* Given information *
-- Opening Marker --

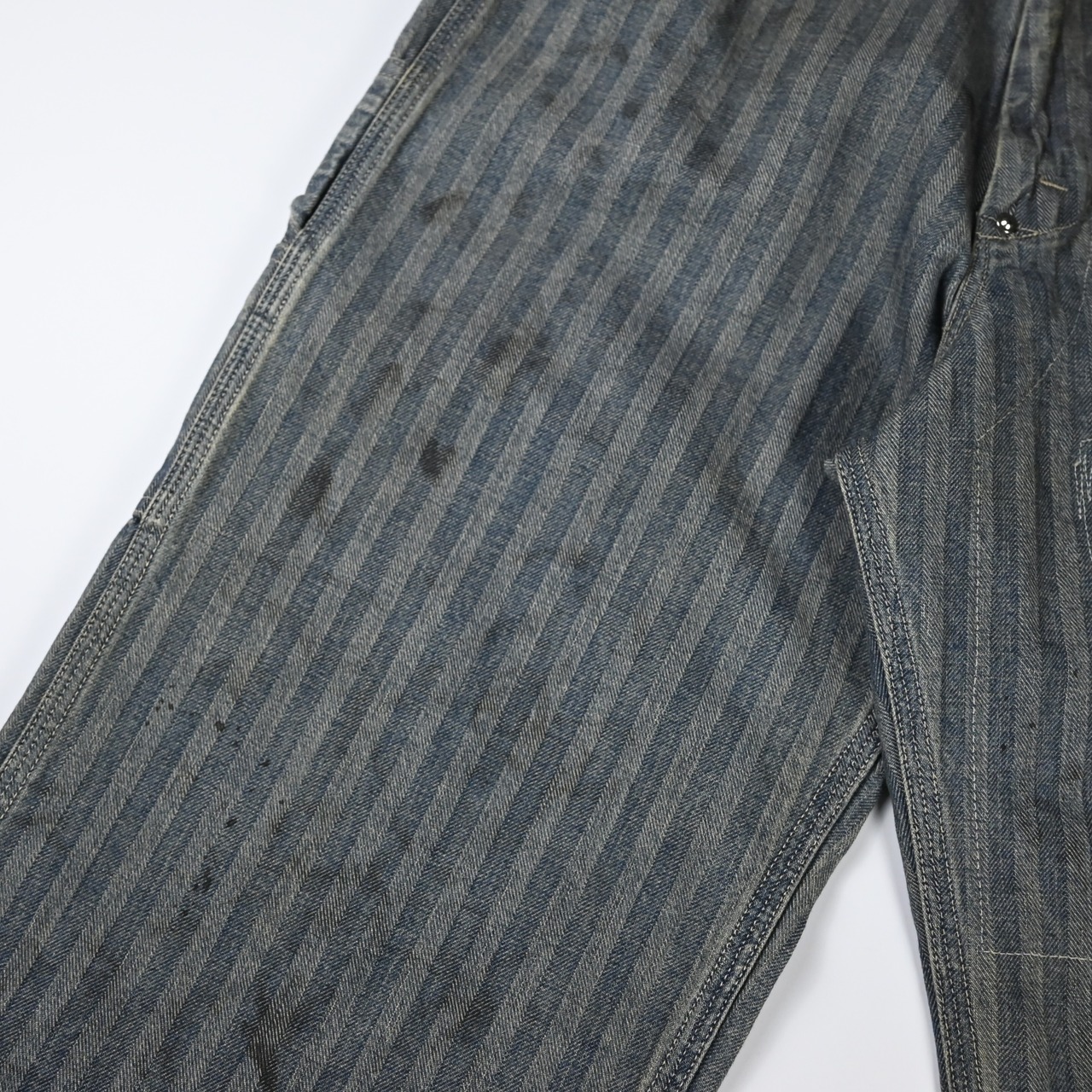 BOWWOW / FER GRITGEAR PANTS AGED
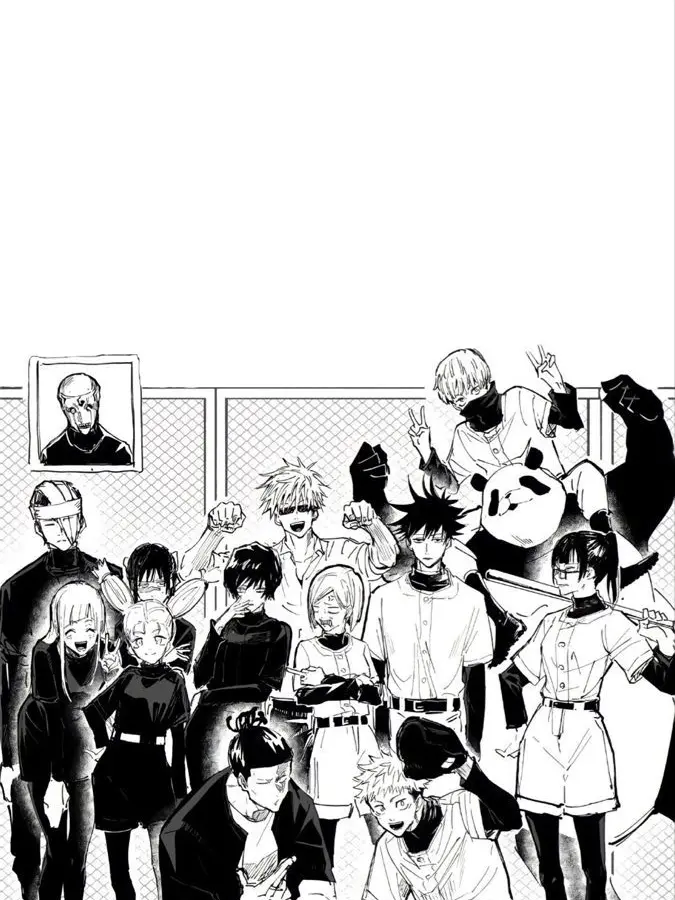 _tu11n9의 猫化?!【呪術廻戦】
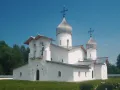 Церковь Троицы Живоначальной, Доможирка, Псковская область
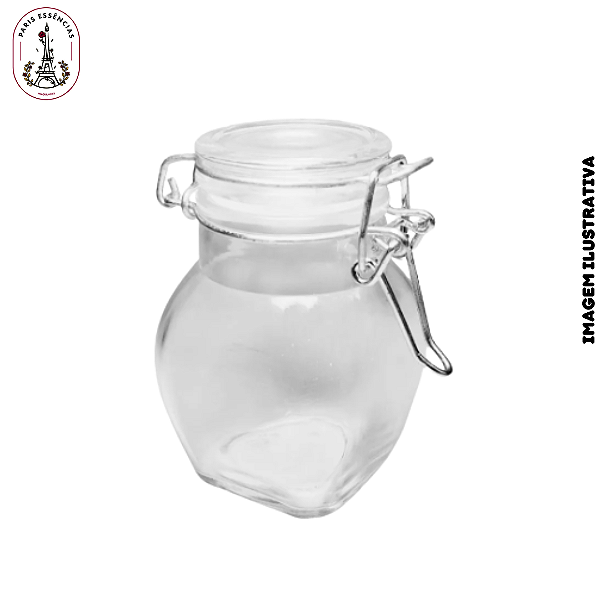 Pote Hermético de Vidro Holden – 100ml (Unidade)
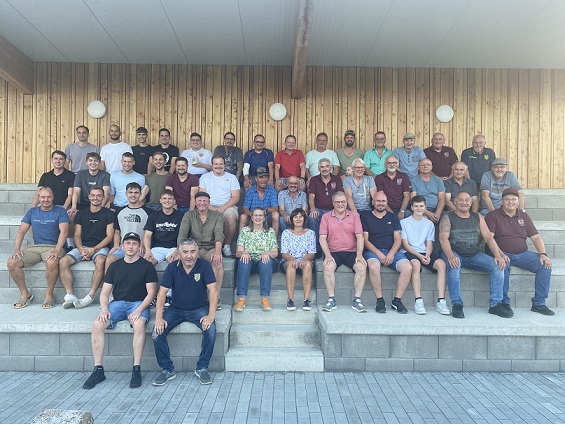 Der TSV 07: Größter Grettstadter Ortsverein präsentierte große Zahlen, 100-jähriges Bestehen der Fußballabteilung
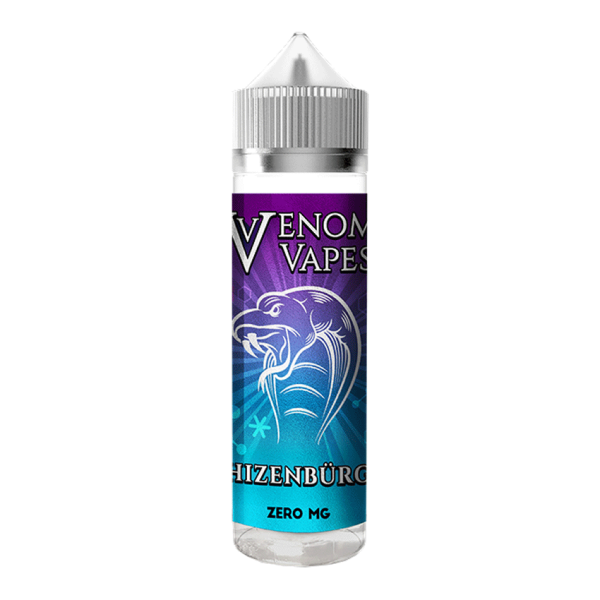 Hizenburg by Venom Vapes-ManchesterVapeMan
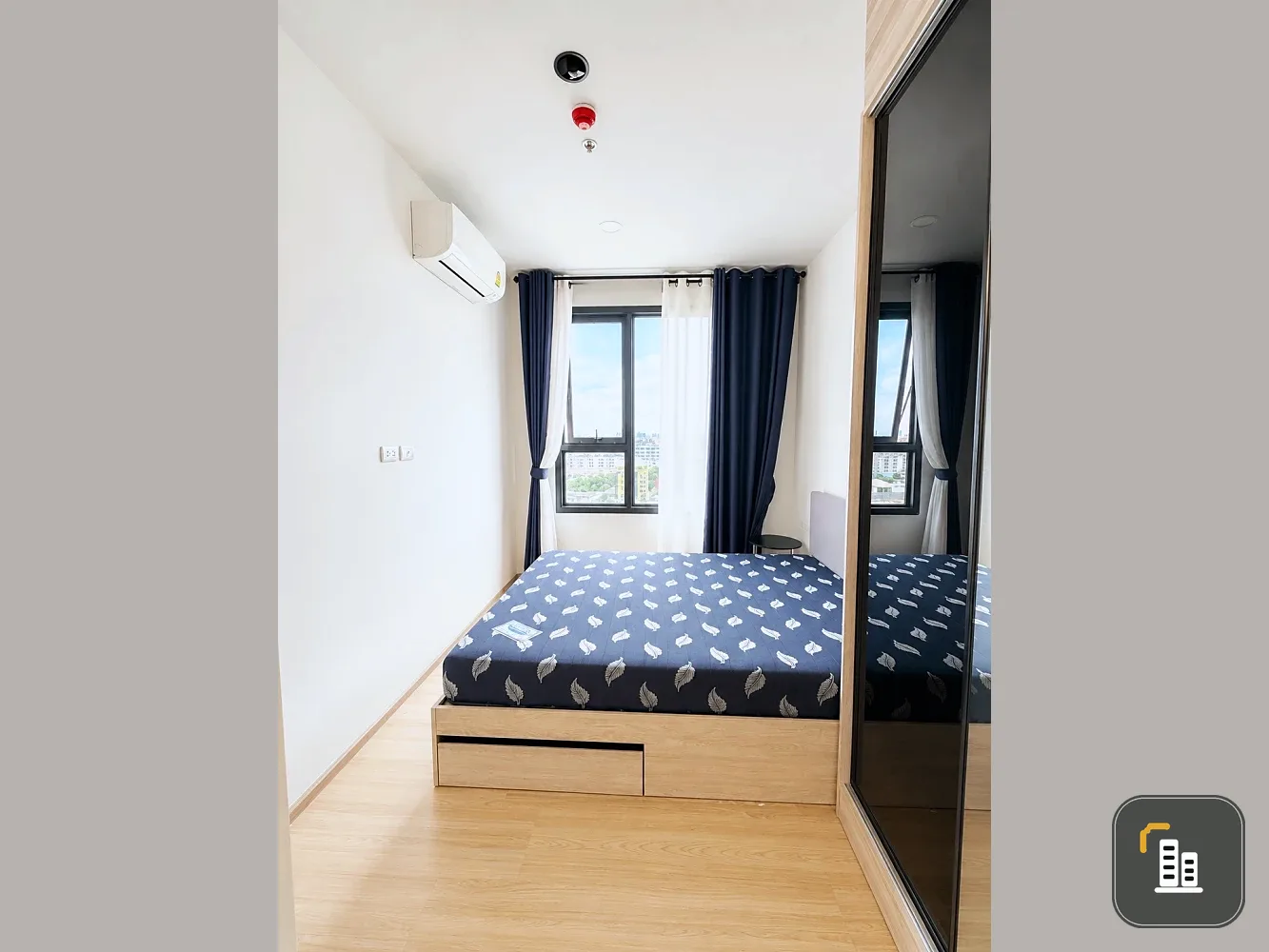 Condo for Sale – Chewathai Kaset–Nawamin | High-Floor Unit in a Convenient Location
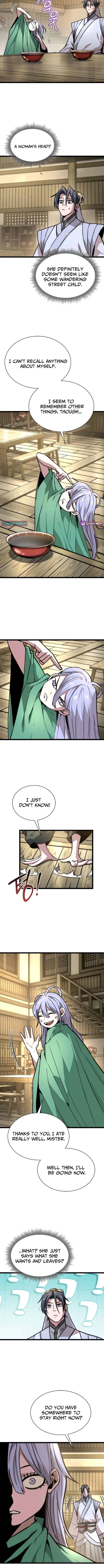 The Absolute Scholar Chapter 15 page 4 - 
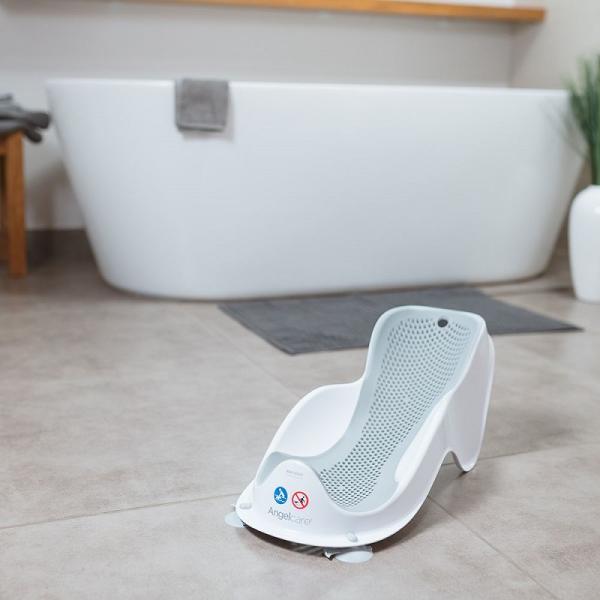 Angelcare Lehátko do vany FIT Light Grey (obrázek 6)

-- Closing Marker --

Repeat the text lines of the listing above word for word, leaving out the pictures.

* Result for this exercise *
 BOWWOW / FER GRITGEAR PANTS AGED
 _tu11n9의 猫化?!【呪術廻戦】
 Церковь Троицы Живоначальной, Доможирка, Псковская область
 Pote Hermético de Vidro Holden – 100ml (Unidade)
 Der TSV 07: Größter Grettstadter Ortsverein präsentierte große Zahlen, 100-jähriges Bestehen der Fußballabteilung
 Hizenburg by Venom Vapes-ManchesterVapeMan
 Condo for Sale – Chewathai Kaset–Nawamin | High-Floor Unit in a Convenient Location
 The Absolute Scholar Chapter 15 page 4 - 
 Angelcare Lehátko do vany FIT Light Grey (obrázek 6)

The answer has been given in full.